Tuesday 11 June 2013

Best Paying Flying Jobs


The airline industry has been going through a rough transition for years now. From buttoned-down security to sky-high gas prices, it's been a bumpy ride. Still, the fact remains that people want to travel and there are plenty of jobs available at airlines, airports, airplane companies and security organizations around the globe. Where might your talents fit into the aviation industry?

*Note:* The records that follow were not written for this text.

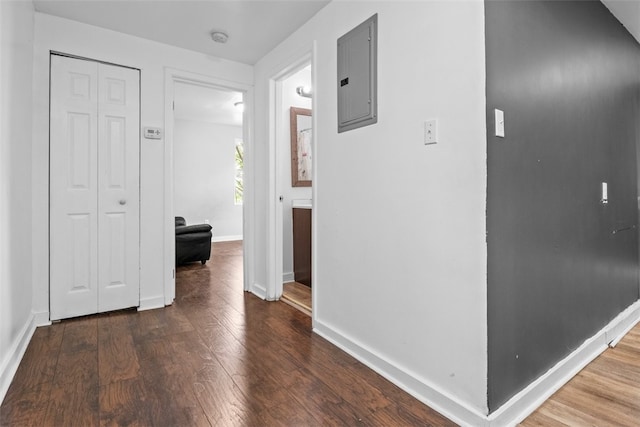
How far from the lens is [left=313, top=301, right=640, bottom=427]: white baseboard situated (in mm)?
1381

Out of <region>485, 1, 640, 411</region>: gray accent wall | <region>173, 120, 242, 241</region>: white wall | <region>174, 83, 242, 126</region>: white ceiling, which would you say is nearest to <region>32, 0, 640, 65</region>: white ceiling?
<region>485, 1, 640, 411</region>: gray accent wall

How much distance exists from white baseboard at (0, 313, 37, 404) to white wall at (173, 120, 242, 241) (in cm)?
469

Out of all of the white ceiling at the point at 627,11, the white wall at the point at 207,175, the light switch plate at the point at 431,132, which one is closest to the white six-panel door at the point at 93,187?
the light switch plate at the point at 431,132

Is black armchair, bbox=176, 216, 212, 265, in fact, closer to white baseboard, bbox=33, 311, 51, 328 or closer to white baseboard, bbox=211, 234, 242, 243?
white baseboard, bbox=33, 311, 51, 328

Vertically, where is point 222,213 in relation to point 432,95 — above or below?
below

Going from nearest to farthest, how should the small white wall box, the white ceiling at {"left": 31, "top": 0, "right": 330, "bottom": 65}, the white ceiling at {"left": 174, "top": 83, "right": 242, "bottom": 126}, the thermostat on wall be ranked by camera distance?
the small white wall box, the white ceiling at {"left": 31, "top": 0, "right": 330, "bottom": 65}, the thermostat on wall, the white ceiling at {"left": 174, "top": 83, "right": 242, "bottom": 126}

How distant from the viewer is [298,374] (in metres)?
1.78

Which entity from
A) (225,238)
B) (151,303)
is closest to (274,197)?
(151,303)

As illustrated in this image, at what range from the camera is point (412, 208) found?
1633 mm

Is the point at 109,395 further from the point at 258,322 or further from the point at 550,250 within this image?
the point at 550,250

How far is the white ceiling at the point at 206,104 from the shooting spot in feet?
15.8

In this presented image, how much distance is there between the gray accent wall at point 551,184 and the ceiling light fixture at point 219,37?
210 centimetres

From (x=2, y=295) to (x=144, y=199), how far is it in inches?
50.6

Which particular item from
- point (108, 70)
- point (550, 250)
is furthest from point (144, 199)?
point (550, 250)
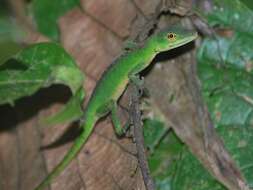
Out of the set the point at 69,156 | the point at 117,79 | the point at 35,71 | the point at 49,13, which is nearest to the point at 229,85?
the point at 117,79

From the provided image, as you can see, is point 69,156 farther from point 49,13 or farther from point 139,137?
point 49,13

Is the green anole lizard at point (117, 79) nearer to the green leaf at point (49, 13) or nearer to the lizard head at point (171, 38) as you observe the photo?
the lizard head at point (171, 38)

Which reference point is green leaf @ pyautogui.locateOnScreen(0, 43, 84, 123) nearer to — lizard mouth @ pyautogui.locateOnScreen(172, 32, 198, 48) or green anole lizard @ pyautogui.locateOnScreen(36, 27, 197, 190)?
green anole lizard @ pyautogui.locateOnScreen(36, 27, 197, 190)

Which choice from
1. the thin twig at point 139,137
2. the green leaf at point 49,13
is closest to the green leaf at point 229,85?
the thin twig at point 139,137

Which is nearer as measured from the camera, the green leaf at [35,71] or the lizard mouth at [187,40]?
the green leaf at [35,71]

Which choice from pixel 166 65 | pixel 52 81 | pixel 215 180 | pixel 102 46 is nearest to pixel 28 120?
pixel 52 81

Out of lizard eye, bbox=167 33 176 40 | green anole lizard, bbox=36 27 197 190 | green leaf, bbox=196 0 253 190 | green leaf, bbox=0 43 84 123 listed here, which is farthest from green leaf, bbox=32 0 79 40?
green leaf, bbox=196 0 253 190
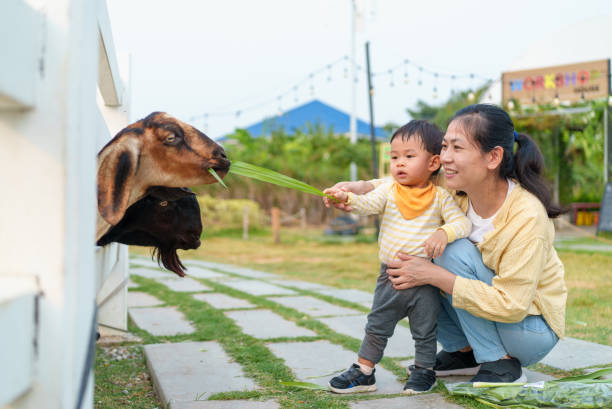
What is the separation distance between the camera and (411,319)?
2.29 metres

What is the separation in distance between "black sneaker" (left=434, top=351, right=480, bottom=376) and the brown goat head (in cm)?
130

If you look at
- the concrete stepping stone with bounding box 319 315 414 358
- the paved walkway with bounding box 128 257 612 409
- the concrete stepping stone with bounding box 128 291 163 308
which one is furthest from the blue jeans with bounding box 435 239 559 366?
the concrete stepping stone with bounding box 128 291 163 308

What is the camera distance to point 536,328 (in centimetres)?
218

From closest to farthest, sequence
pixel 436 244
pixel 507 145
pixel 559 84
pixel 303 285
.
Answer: pixel 436 244 → pixel 507 145 → pixel 303 285 → pixel 559 84

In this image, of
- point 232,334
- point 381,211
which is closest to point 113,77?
point 381,211

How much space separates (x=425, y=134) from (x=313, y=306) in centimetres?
217

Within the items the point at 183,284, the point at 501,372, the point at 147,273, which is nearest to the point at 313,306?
the point at 183,284

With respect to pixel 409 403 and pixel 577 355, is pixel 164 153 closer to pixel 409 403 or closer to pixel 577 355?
pixel 409 403

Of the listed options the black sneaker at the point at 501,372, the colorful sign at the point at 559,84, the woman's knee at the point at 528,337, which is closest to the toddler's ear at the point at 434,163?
the woman's knee at the point at 528,337

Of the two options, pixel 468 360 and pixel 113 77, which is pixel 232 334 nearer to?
pixel 468 360

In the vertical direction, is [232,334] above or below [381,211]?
below

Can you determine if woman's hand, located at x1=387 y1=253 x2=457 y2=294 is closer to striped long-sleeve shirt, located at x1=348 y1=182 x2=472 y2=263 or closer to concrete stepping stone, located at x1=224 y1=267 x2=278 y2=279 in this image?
striped long-sleeve shirt, located at x1=348 y1=182 x2=472 y2=263

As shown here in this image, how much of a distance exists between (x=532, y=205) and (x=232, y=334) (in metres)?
1.79

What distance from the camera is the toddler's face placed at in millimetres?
2332
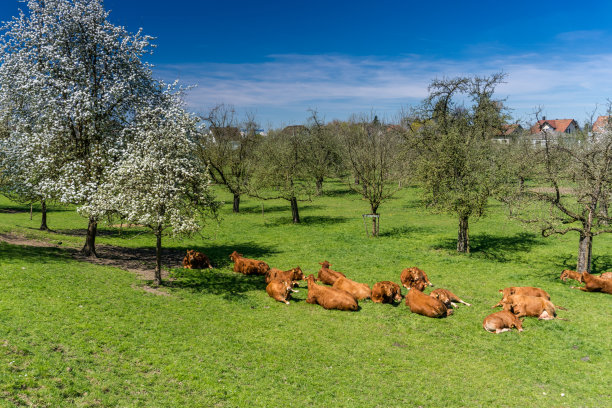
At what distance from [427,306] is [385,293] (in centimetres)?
186

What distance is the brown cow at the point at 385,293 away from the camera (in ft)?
54.7

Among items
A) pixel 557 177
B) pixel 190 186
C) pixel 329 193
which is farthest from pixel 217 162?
pixel 557 177

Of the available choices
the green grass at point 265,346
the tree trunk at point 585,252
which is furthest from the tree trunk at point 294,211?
the tree trunk at point 585,252

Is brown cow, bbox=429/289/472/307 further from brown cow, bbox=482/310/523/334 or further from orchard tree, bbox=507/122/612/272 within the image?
orchard tree, bbox=507/122/612/272

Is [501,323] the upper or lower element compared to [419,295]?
lower

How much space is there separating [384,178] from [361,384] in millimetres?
24754

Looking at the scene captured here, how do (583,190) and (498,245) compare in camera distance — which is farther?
(498,245)

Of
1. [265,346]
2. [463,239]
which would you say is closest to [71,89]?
[265,346]

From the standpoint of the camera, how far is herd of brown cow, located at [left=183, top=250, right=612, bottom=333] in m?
15.1

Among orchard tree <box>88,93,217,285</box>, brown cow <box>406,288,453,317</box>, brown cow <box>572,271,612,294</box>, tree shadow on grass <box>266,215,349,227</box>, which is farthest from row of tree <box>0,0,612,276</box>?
tree shadow on grass <box>266,215,349,227</box>

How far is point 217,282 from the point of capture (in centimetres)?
1953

Many people wish for the glamorous lifestyle and income of a pilot. But, do pilots always wear crisp uniforms and make the big bucks? Not necessarily, according to Al Lee, director of quantitative analysis at online salary database PayScale.com. He says, "There's a huge variation in pay depending on whether you're flying a float plane for a regional commuter company or flying 747s for United. Regional airlines sometimes pay $20 per hour and only when the engine is on." Lee says that with only 1000 hours of engine time a year, that hourly rate can come close to minimum wage.

Fortunately, you don't have to wait to fly jumbo jets if want to work in aviation. In fact, if you like doing math, mechanical work or security tasks, here are some in-demand job options, that are also some of the best-paid in the industry, according to PayScale.

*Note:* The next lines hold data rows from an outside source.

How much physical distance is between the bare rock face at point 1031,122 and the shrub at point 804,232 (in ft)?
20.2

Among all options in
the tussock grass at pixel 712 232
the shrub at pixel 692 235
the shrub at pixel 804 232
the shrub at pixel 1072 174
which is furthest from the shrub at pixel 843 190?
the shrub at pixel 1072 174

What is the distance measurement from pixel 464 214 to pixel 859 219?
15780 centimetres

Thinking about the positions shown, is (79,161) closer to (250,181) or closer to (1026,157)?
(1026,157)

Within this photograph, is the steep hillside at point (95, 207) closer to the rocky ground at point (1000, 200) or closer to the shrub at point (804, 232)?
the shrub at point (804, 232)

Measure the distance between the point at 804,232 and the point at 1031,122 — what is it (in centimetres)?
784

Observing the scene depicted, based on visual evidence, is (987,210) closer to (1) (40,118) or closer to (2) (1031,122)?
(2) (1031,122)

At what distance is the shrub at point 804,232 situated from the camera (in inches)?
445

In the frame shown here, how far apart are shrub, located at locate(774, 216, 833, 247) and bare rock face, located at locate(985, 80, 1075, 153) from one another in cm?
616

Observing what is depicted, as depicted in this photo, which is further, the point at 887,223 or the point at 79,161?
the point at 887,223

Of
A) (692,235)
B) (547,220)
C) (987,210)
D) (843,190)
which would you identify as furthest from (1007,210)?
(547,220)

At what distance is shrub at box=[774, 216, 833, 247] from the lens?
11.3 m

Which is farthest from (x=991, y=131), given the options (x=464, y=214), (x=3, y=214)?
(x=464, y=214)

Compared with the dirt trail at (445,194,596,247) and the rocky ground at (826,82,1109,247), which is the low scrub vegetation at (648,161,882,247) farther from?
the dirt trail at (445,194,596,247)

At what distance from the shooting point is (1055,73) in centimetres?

1. Director of Aerospace Program Management

Median Annual Salary: $151,000

According to Lee, "Aerospace is second only to petroleum engineering in pay." That's why the director of an aerospace engineering program management team can earn well into the six figures. This person likely has a graduate degree in business, such as an MBA, in addition to their degree in engineering. Directors are involved in developing the company's business strategy, negotiating contracts to build aircraft and taking responsibility for company profitability.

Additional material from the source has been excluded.